* [Goal] Begin at the line that contains "Based on the photograph, which of" and reproduce it along with every line after it to the end of the listing; skip any pictures.

* [Dataset content]
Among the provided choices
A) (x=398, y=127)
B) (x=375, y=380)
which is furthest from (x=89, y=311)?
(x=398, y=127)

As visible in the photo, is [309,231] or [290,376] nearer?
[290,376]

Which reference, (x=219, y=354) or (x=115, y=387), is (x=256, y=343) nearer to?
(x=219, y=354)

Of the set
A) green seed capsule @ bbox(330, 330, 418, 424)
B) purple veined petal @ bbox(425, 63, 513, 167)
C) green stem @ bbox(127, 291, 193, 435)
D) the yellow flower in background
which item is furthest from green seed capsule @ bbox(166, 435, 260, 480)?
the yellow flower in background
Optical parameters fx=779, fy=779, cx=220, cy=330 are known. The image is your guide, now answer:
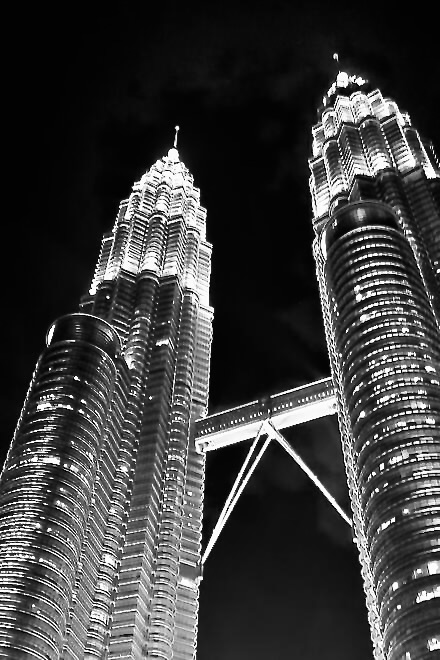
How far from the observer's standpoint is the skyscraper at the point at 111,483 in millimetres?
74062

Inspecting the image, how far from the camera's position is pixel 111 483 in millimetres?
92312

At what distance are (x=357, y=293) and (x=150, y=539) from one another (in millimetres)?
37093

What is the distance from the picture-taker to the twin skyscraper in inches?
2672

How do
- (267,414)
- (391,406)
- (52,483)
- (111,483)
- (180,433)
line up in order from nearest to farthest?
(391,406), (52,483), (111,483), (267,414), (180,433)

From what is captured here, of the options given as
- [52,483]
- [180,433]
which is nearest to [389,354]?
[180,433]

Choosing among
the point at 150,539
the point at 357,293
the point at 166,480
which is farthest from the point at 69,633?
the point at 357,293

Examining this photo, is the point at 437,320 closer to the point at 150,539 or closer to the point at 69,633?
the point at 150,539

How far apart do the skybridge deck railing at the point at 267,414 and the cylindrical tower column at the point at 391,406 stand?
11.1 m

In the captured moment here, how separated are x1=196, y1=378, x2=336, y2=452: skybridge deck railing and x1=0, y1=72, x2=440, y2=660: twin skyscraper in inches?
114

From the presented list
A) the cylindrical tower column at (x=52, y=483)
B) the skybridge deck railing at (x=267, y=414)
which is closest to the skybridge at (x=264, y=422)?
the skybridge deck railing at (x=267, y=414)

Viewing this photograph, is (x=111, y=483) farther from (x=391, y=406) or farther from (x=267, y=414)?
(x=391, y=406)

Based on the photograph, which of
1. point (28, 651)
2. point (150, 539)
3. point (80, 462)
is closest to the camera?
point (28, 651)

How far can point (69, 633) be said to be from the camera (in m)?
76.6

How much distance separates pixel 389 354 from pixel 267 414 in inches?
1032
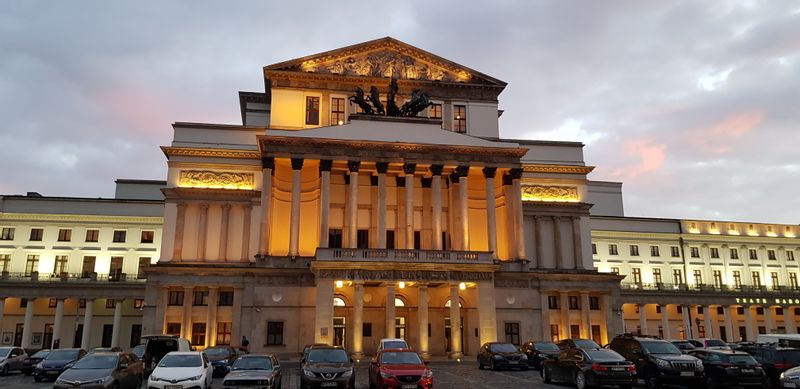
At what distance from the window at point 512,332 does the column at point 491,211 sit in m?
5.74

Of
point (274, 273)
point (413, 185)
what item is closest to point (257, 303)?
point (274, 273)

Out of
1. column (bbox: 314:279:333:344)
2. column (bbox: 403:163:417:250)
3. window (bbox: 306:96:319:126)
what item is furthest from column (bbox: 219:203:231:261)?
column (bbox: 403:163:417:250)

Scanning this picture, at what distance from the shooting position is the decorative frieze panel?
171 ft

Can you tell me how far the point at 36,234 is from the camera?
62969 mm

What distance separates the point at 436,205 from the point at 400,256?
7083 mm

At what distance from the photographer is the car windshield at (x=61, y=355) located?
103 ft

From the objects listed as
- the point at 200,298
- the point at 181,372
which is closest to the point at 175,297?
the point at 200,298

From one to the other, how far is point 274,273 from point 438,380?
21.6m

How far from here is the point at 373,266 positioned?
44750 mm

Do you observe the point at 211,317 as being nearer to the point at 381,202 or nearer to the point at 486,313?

* [Task solution]
Based on the photograph, which of
1. point (28, 651)
2. point (150, 539)
3. point (80, 462)
is closest to the camera?
point (28, 651)

How far can point (69, 633) be said to be from the camera (in m)?
76.6

How much distance separates pixel 389 354 from pixel 267 414 in inches?
1032
At what distance from the window at point 512,332 does the column at point 491,211 sit in m?
5.74

Of
point (274, 273)
point (413, 185)
what item is closest to point (257, 303)?
point (274, 273)

Out of
1. column (bbox: 314:279:333:344)
2. column (bbox: 403:163:417:250)
3. window (bbox: 306:96:319:126)
what item is furthest from column (bbox: 219:203:231:261)?
column (bbox: 403:163:417:250)

Scanning this picture, at what distance from the shooting position is the decorative frieze panel?
171 ft

Can you tell me how far the point at 36,234 is from the camera?
62969 mm

What distance separates the point at 436,205 from the point at 400,256?
7083 mm

At what distance from the photographer is the car windshield at (x=61, y=355) located?
103 ft

From the objects listed as
- the point at 200,298
- the point at 181,372
which is closest to the point at 175,297?
the point at 200,298

From one to the other, how far is point 274,273 from point 438,380?
21.6m

How far from here is the point at 373,266 positioned?
44750 mm

Do you observe the point at 211,317 as being nearer to the point at 381,202 or nearer to the point at 486,313?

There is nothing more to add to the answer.